Stored items:
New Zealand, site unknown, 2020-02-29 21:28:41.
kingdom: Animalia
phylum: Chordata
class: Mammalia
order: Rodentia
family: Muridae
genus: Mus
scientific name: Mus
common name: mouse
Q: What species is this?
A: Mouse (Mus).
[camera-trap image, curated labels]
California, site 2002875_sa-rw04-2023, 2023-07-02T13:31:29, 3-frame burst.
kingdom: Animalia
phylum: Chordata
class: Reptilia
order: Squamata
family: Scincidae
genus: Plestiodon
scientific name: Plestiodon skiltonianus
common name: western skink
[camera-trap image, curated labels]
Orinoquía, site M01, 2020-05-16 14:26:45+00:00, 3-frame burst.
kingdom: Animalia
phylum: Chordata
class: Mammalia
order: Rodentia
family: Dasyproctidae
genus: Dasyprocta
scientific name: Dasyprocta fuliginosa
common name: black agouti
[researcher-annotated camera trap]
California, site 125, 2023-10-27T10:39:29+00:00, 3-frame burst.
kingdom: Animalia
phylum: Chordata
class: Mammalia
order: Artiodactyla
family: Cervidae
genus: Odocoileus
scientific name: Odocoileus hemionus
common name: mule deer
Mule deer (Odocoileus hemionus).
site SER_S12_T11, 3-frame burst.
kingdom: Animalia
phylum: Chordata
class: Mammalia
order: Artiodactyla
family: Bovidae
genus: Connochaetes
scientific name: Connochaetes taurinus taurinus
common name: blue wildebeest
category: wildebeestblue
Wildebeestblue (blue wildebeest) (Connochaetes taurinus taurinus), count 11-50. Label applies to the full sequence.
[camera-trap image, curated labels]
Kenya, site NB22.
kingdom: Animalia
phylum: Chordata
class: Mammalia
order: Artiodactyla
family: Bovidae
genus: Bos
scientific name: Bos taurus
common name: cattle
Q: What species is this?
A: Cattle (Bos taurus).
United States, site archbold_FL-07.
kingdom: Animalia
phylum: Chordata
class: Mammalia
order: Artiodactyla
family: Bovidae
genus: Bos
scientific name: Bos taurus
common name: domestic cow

→ Work request: Exactly the lines from the one holding "A: Cattle (Bos taurus)." through the end of the data are to be repeated, with both ends included.

→ Exercise solution:
A: Cattle (Bos taurus).
United States, site archbold_FL-07.
kingdom: Animalia
phylum: Chordata
class: Mammalia
order: Artiodactyla
family: Bovidae
genus: Bos
scientific name: Bos taurus
common name: domestic cow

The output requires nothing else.